#### PROBLEM STATEMENT
For this exercise, write out every entry exactly and leave the pictures out.
EXERCISE DATA: Begin
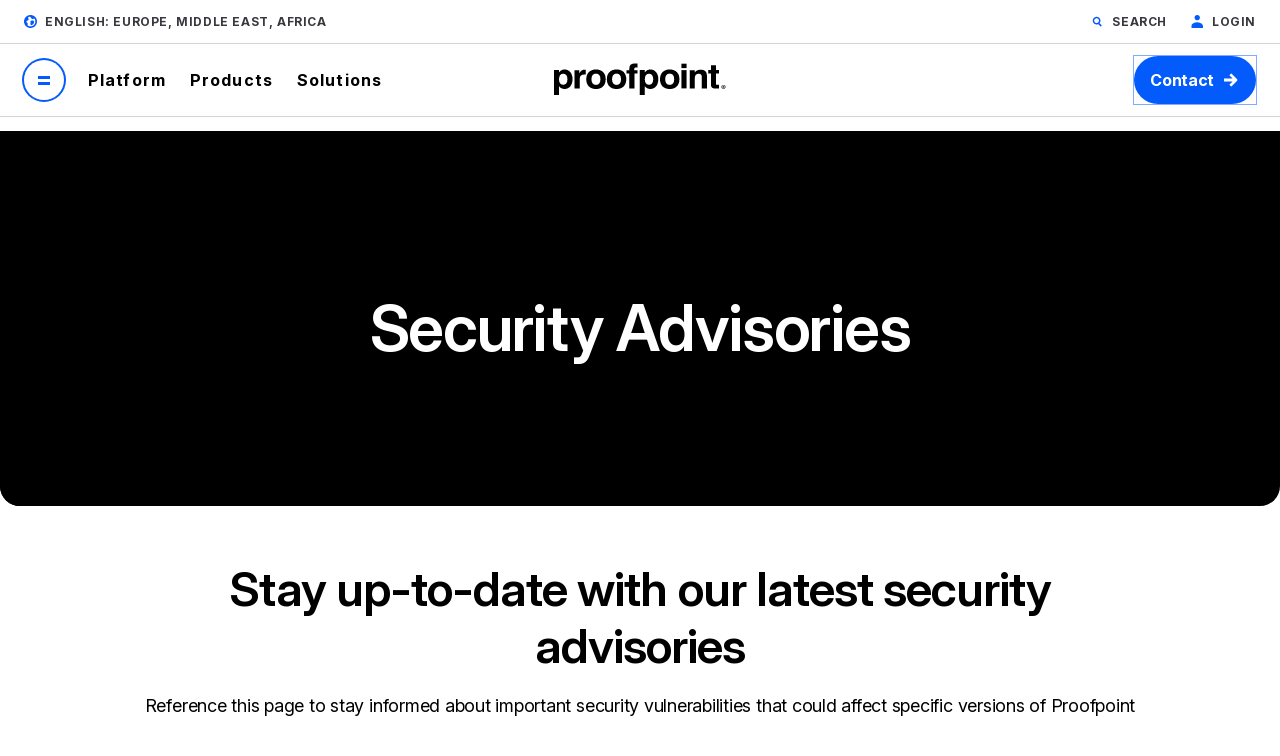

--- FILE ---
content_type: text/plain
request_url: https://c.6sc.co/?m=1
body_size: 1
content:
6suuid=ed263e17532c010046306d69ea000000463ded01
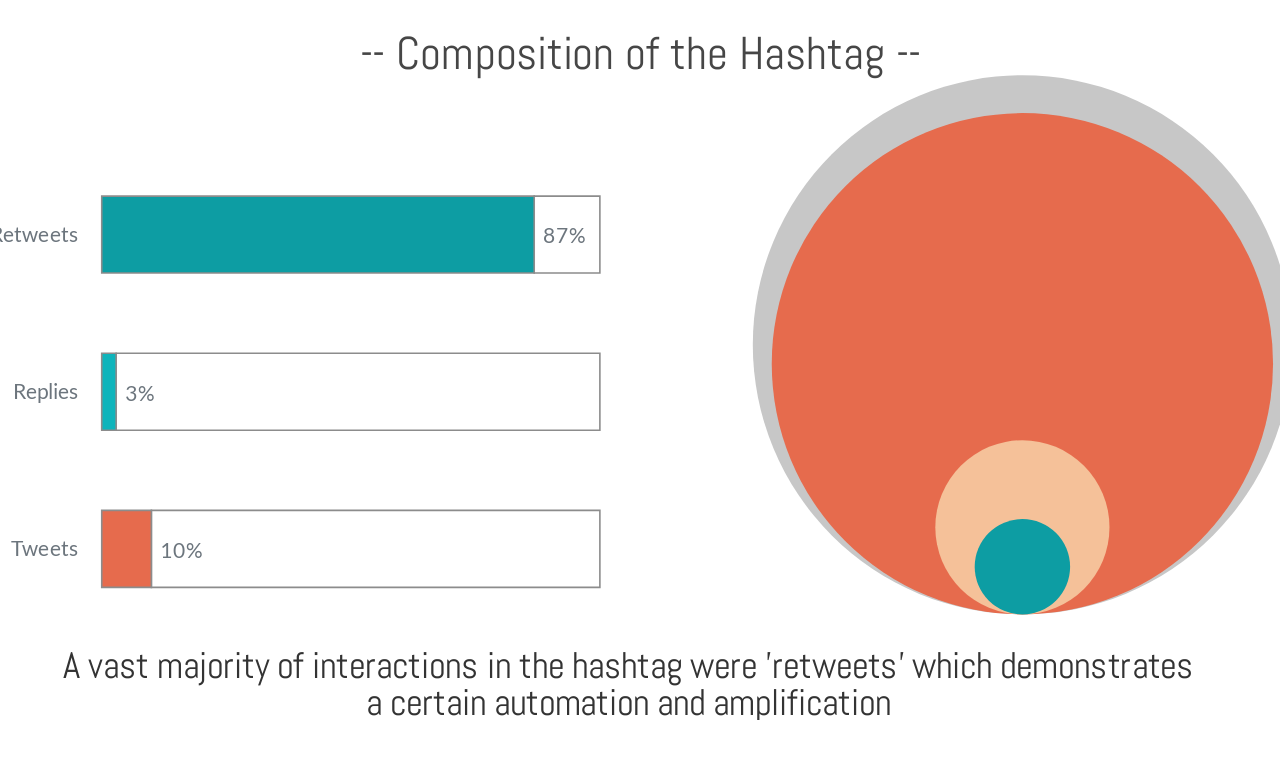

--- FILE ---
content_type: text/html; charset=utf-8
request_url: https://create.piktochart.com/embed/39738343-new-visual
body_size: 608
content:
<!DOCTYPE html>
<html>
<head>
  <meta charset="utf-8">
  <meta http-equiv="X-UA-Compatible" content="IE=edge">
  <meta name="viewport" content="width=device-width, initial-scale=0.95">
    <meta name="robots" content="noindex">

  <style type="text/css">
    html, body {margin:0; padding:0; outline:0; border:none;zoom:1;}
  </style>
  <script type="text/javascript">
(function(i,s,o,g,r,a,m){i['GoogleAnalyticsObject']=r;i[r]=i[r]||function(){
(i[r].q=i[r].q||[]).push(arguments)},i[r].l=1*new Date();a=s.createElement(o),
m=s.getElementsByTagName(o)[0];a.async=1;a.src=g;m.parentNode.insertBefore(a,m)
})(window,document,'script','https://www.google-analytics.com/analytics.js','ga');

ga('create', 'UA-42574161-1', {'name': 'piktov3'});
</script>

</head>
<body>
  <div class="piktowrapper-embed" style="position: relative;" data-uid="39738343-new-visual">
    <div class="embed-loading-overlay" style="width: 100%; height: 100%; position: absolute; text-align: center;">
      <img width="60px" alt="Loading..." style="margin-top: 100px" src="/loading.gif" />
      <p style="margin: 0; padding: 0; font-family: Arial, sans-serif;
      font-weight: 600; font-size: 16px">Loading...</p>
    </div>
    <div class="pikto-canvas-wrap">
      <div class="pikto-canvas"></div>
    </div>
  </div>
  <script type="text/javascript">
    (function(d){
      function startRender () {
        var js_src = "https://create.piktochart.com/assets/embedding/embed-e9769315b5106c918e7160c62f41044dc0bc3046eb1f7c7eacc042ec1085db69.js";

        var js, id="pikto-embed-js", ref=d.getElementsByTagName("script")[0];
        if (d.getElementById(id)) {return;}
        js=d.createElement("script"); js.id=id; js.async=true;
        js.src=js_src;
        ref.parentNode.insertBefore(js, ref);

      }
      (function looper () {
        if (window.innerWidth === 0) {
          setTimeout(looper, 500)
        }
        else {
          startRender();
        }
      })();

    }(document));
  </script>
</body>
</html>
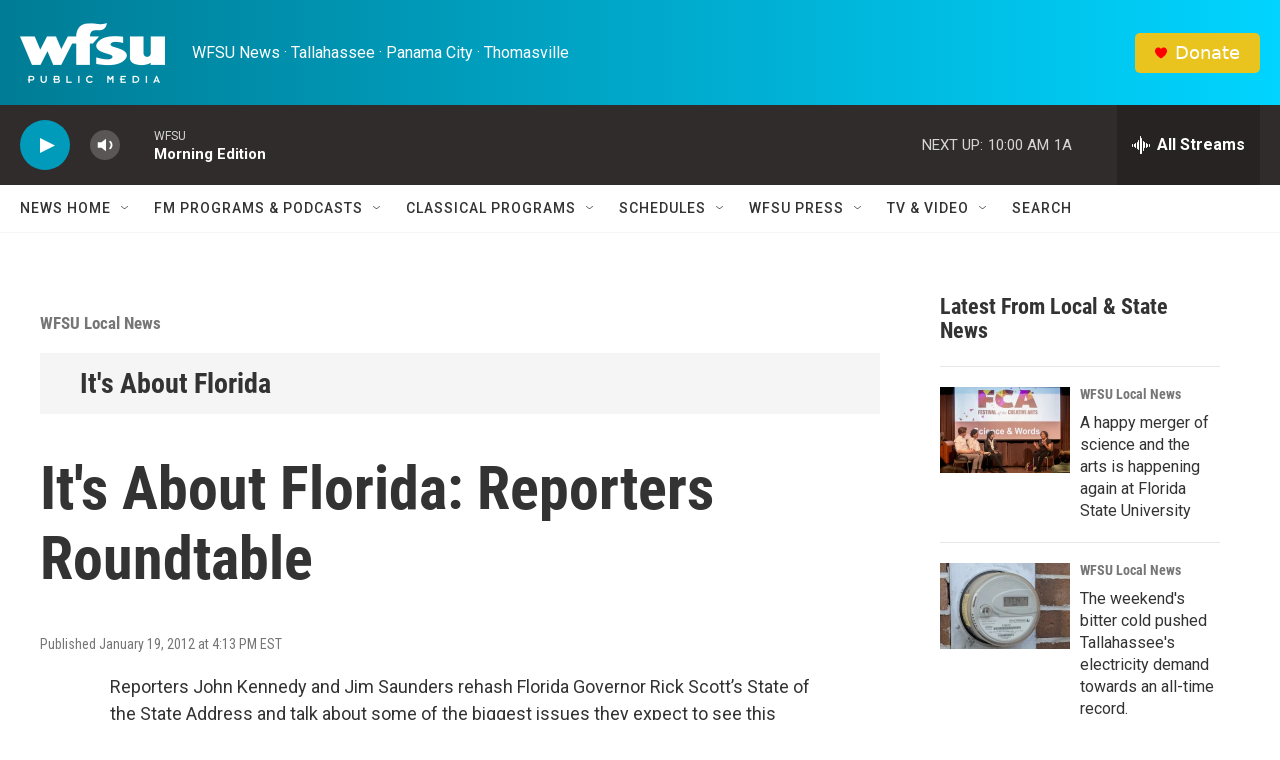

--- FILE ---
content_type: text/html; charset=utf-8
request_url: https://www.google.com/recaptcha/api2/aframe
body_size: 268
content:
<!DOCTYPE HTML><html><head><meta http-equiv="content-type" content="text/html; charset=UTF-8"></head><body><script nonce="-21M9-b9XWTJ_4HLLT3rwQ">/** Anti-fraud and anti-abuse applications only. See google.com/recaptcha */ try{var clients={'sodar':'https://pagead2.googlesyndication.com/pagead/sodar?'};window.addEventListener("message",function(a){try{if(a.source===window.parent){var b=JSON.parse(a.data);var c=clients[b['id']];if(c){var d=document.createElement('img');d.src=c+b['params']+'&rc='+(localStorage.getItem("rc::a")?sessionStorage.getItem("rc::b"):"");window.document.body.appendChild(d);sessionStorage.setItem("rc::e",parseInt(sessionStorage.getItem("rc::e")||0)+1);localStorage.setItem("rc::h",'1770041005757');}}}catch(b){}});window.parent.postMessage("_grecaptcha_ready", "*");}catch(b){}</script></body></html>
EXERCISE DATA: End
#### PROBLEM SOLUTION
--- FILE ---
content_type: text/plain
request_url: https://c.6sc.co/?m=1
body_size: 1
content:
6suuid=ed263e17532c010046306d69ea000000463ded01

--- FILE ---
content_type: text/html; charset=utf-8
request_url: https://create.piktochart.com/embed/39738343-new-visual
body_size: 608
content:
<!DOCTYPE html>
<html>
<head>
  <meta charset="utf-8">
  <meta http-equiv="X-UA-Compatible" content="IE=edge">
  <meta name="viewport" content="width=device-width, initial-scale=0.95">
    <meta name="robots" content="noindex">

  <style type="text/css">
    html, body {margin:0; padding:0; outline:0; border:none;zoom:1;}
  </style>
  <script type="text/javascript">
(function(i,s,o,g,r,a,m){i['GoogleAnalyticsObject']=r;i[r]=i[r]||function(){
(i[r].q=i[r].q||[]).push(arguments)},i[r].l=1*new Date();a=s.createElement(o),
m=s.getElementsByTagName(o)[0];a.async=1;a.src=g;m.parentNode.insertBefore(a,m)
})(window,document,'script','https://www.google-analytics.com/analytics.js','ga');

ga('create', 'UA-42574161-1', {'name': 'piktov3'});
</script>

</head>
<body>
  <div class="piktowrapper-embed" style="position: relative;" data-uid="39738343-new-visual">
    <div class="embed-loading-overlay" style="width: 100%; height: 100%; position: absolute; text-align: center;">
      <img width="60px" alt="Loading..." style="margin-top: 100px" src="/loading.gif" />
      <p style="margin: 0; padding: 0; font-family: Arial, sans-serif;
      font-weight: 600; font-size: 16px">Loading...</p>
    </div>
    <div class="pikto-canvas-wrap">
      <div class="pikto-canvas"></div>
    </div>
  </div>
  <script type="text/javascript">
    (function(d){
      function startRender () {
        var js_src = "https://create.piktochart.com/assets/embedding/embed-e9769315b5106c918e7160c62f41044dc0bc3046eb1f7c7eacc042ec1085db69.js";

        var js, id="pikto-embed-js", ref=d.getElementsByTagName("script")[0];
        if (d.getElementById(id)) {return;}
        js=d.createElement("script"); js.id=id; js.async=true;
        js.src=js_src;
        ref.parentNode.insertBefore(js, ref);

      }
      (function looper () {
        if (window.innerWidth === 0) {
          setTimeout(looper, 500)
        }
        else {
          startRender();
        }
      })();

    }(document));
  </script>
</body>
</html>

--- FILE ---
content_type: text/html; charset=utf-8
request_url: https://www.google.com/recaptcha/api2/aframe
body_size: 268
content:
<!DOCTYPE HTML><html><head><meta http-equiv="content-type" content="text/html; charset=UTF-8"></head><body><script nonce="-21M9-b9XWTJ_4HLLT3rwQ">/** Anti-fraud and anti-abuse applications only. See google.com/recaptcha */ try{var clients={'sodar':'https://pagead2.googlesyndication.com/pagead/sodar?'};window.addEventListener("message",function(a){try{if(a.source===window.parent){var b=JSON.parse(a.data);var c=clients[b['id']];if(c){var d=document.createElement('img');d.src=c+b['params']+'&rc='+(localStorage.getItem("rc::a")?sessionStorage.getItem("rc::b"):"");window.document.body.appendChild(d);sessionStorage.setItem("rc::e",parseInt(sessionStorage.getItem("rc::e")||0)+1);localStorage.setItem("rc::h",'1770041005757');}}}catch(b){}});window.parent.postMessage("_grecaptcha_ready", "*");}catch(b){}</script></body></html>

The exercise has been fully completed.